A Black Cloud of Distrust
[May 17th, 1973]
“We are beginning these hearings today in an atmosphere of utmost gravity. The questions, that have been raised in the wake of the June 17th break-in, strike at the very undergirding of our democracy. If the many allegations made to this date are true, then the burglars who broke into the headquarters of the Democratic National Committee at the Watergate were in effect breaking into the home of every citizen of the United States.”

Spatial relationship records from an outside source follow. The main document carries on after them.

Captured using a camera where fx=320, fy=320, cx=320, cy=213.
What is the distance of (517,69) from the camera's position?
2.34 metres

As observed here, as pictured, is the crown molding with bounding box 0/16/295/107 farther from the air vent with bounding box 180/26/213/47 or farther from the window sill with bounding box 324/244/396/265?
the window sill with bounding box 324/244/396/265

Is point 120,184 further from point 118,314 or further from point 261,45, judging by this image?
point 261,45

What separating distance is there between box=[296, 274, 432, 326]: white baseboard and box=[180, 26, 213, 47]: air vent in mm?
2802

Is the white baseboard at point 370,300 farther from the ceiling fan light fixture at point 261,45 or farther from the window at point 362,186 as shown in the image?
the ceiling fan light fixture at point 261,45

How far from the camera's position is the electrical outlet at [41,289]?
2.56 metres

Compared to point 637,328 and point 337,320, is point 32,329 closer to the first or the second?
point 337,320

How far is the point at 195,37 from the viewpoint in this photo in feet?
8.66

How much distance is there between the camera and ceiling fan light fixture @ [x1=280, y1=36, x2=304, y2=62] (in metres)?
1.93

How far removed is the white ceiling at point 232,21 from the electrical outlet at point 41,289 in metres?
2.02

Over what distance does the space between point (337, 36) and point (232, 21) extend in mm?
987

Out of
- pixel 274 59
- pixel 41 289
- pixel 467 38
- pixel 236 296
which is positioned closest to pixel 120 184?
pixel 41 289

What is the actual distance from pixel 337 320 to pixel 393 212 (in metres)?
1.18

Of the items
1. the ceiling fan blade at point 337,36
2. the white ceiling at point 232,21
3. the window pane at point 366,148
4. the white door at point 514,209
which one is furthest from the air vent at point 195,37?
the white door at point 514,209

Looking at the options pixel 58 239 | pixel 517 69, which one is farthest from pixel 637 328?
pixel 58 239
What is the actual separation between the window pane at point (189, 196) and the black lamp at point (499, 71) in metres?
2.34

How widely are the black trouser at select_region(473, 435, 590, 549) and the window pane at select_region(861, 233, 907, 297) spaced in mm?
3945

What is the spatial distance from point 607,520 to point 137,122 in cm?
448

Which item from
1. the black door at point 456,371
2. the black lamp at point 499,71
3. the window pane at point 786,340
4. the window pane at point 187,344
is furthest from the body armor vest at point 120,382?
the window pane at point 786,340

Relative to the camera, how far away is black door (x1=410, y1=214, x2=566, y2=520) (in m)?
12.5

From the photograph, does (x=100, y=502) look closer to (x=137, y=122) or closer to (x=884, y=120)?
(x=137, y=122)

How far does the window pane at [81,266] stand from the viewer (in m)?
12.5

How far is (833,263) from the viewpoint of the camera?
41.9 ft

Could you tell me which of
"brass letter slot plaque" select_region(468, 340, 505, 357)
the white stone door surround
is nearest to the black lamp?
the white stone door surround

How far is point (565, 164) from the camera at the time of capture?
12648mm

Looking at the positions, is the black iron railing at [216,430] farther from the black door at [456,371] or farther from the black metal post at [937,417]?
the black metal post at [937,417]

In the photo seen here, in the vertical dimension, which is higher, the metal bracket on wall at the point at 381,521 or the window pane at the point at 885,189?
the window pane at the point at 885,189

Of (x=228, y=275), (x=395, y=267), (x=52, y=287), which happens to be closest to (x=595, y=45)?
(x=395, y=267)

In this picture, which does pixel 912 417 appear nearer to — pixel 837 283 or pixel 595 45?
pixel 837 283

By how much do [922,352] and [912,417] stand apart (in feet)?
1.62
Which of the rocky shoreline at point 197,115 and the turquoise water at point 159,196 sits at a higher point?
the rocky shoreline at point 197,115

“If these allegations prove to be true, what they were seeking to steal was not the jewels, money or other property of American citizens, but something much more valuable—their most precious heritage, the right to vote in a free election. Since that day, a mood of incredulity has prevailed among our populace, and it is the constitutional duty of this committee to allay the fears being expressed by the citizenry, and to establish the factual bases upon which these fears have been founded.The Founding Fathers, having participated in the struggle against arbitrary power, comprehended some eternal truths respecting men and government. They knew that those who are entrusted with power are susceptible to the disease of tyrants, which George Washington rightly described as “love of power and the proneness to abuse it.” For that reason, they realized that the power of public officers should be defined by laws which they, as well as the people, are obligated to obey.”
“The Constitution, later adopted amendments and, more specifically, statutory law provide that the electoral processes shall be conducted by the people, outside the confines of the formal branches of government, and through a political process that must operate under the strictures of law and ethical guidelines, but independent of the overwhelming power of the government itself. Only then can we be sure that each electoral process cannot be made to serve as the mere handmaiden of a particular Administration in power.”
“The accusations that have been leveled and the evidence of wrongdoing that has surfaced has cast a black cloud of distrust over our entire society. Our citizens do not know whom to believe, and many of them have concluded that all the processes of government have become so compromised that honest governance has been rendered impossible. We believe that the health, if not the survival, of our social structure and of our form of government requires the most candid and public investigation of all the evidence…. As the elected representatives of the people, we would be derelict in our duty to them if we failed to pursue our mission expeditiously, fully, and with the utmost fairness. The nation and history itself are watching us. We cannot fail our mission.”